Impact of specific functional groups in flavonoids on the modulation of platelet activation.

Flavonoids exert innumerable beneficial effects on cardiovascular health including the reduction of platelet activation, and thereby, thrombosis. Hence, flavonoids are deemed to be a molecular template for the design of novel therapeutic agents for various diseases including thrombotic conditions. However, the structure-activity relationships of flavonoids with platelets is not fully understood. Therefore, this study aims to advance the current knowledge on structure-activity relationships of flavonoids through a systematic analysis of structurally-related flavones. Here, we investigated a panel of 16 synthetic flavones containing hydroxy or methoxy groups at C-7,8 positions on the A-ring, with a phenyl group or its bioisosteres as the B-ring, along with their thio analogues possessing a sulfur molecule at the 4th carbon position of the C-ring. The antiplatelet efficacies of these compounds were analysed using human isolated platelets upon activation with cross-linked collagen-related peptide by optical aggregometry. The results demonstrate that the hydroxyl groups in flavonoids are important for optimum platelet inhibitory activities. In addition, the 4-C=O and B ring phenyl groups are less critical for the antiplatelet activity of these flavonoids. This structure-activity relationship of flavonoids with the modulation of platelet function may guide the design, optimisation and development of flavonoid scaffolds as antiplatelet agents.

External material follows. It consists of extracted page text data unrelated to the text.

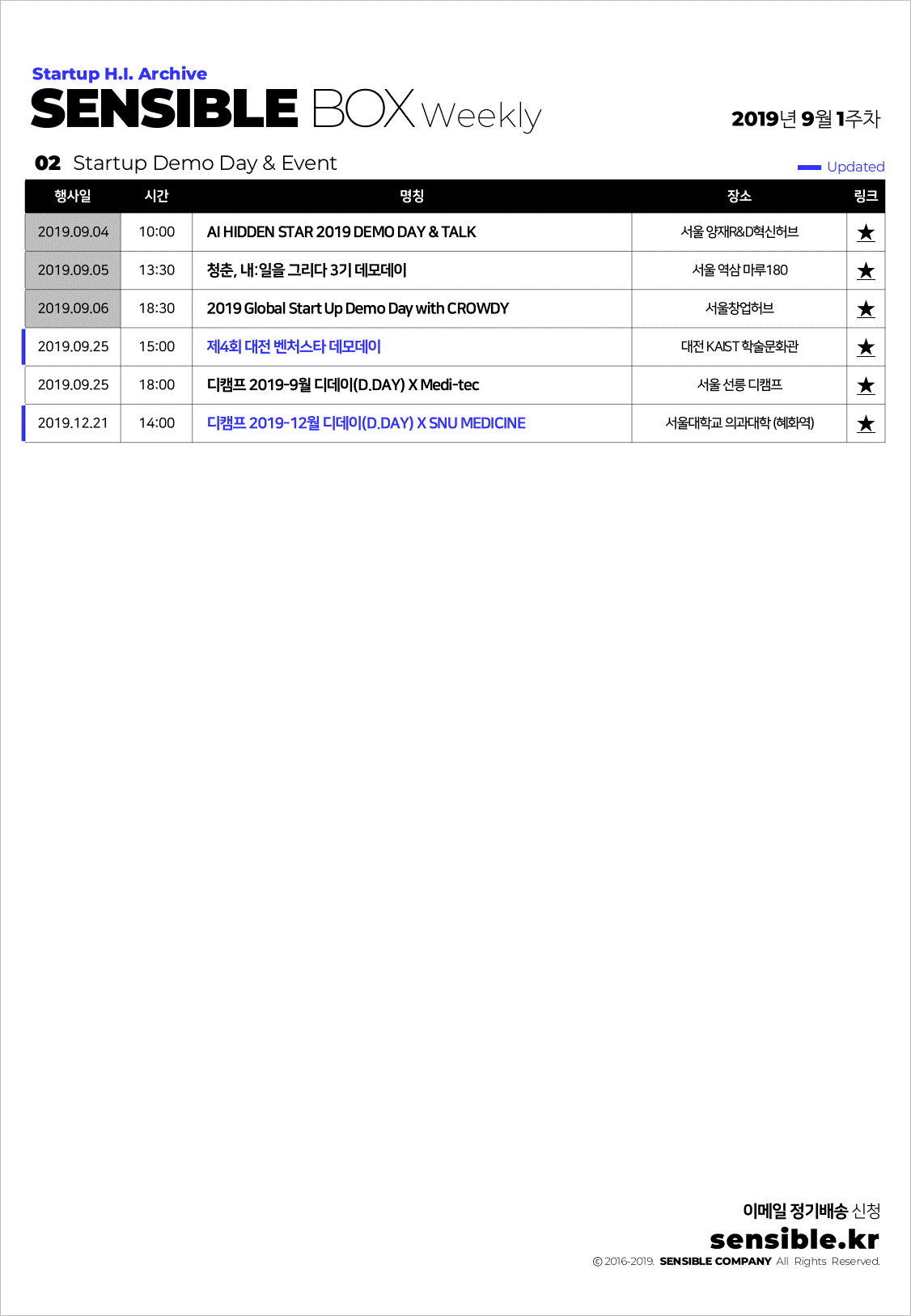 Startup H.I. Archive
SENSIBLE BOX Weekly

2019년 9월 1주차

02 Startup Demo Day & Event

Updated

| 행사일 | 시간 | 명칭 | 장소 | 링크 |
|---|---|---|---|---|
| 2019.09.04 | 10:00 | AI HIDDEN STAR 2019 DEMO DAY & TALK | 서울 양재R&D혁신허브 | ★ |
| 2019.09.05 | 13:30 | 청춘, 내:일을 그리다 3기 데모데이 | 서울 역삼 마루180 | ★ |
| 2019.09.06 | 18:30 | 2019 Global Start Up Demo Day with CROWDY | 서울창업허브 | ★ |
| 2019.09.25 | 15:00 | 제4회 대전 벤처스타 데모데이 | 대전 KAIST 학술문화관 | ★ |
| 2019.09.25 | 18:00 | 디캠프 2019-9월 디데이(D.DAY) X Medi-tec | 서울 선릉 디캠프 | ★ |
| 2019.12.21 | 14:00 | 디캠프 2019-12월 디데이(D.DAY) X SNU MEDICINE | 서울대학교 의과대학 (혜화역) | ★ |

이메일 정기배송 신청
sensible.kr
© 2016-2019. SENSIBLE COMPANY All Rights Reserved.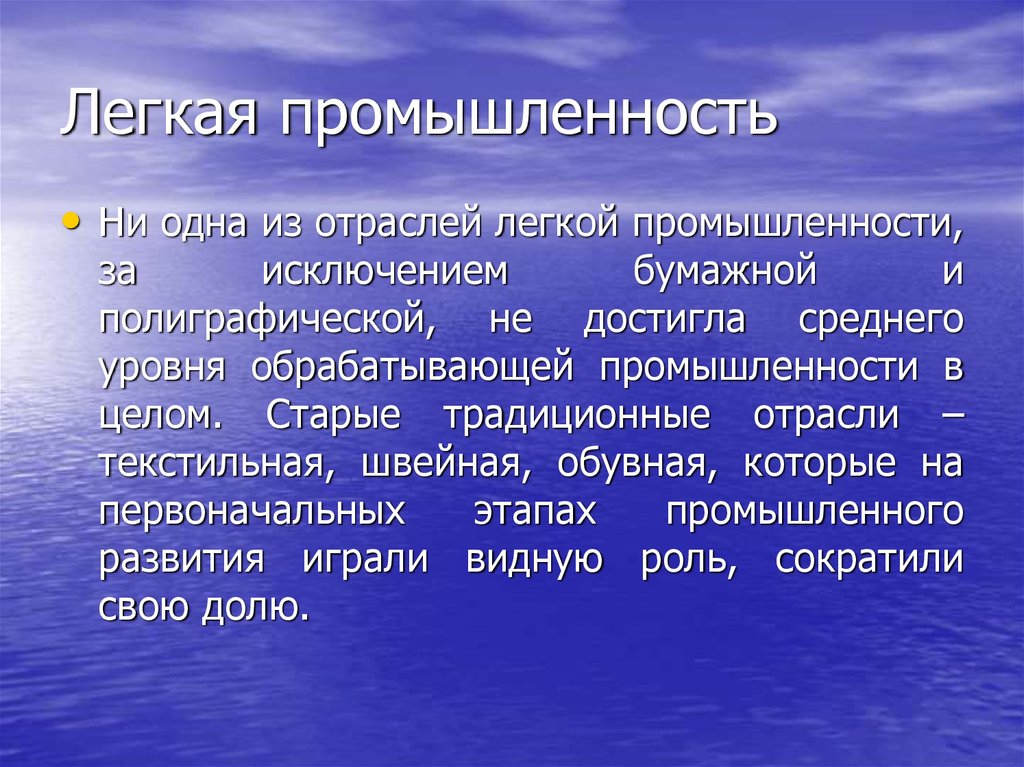 Легкая промышленность

• Ни одна из отраслей легкой промышленности, за исключением бумажной и полиграфической, не достигла среднего уровня обрабатывающей промышленности в целом. Старые традиционные отрасли – текстильная, швейная, обувная, которые на первоначальных этапах промышленного развития играли видную роль, сократили свою долю.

Ruthenium-conjugated chrysin analogues modulate platelet activity, thrombus formation and haemostasis with enhanced efficacy.

The constant increase in cardiovascular disease rate coupled with significant drawbacks of existing therapies emphasise the necessity to improve therapeutic strategies. Natural flavonoids exert innumerable pharmacological effects in humans. Here, we demonstrate the effects of chrysin, a natural flavonoid found largely in honey and passionflower on the modulation of platelet function, haemostasis and thrombosis. Chrysin displayed significant inhibitory effects on isolated platelets, however, its activity was substantially reduced under physiological conditions. In order to increase the efficacy of chrysin, a sulfur derivative (thio-chrysin), and ruthenium-complexes (Ru-chrysin and Ru-thio-chrysin) were synthesised and their effects on the modulation of platelet function were evaluated. Indeed, Ru-thio-chrysin displayed a 4-fold greater inhibition of platelet function and thrombus formation in vitro than chrysin under physiologically relevant conditions such as in platelet-rich plasma and whole blood. Notably, Ru-thio-chrysin exhibited similar efficacy to chrysin in the modulation of haemostasis in mice. Increased bioavailability and cell permeability of Ru-thio-chrysin compared to chrysin were found to be the basis for its enhanced activity. Together, these results demonstrate that Ru-thio-coupled natural compounds such as chrysin may serve as promising templates for the development of novel anti-thrombotic agents.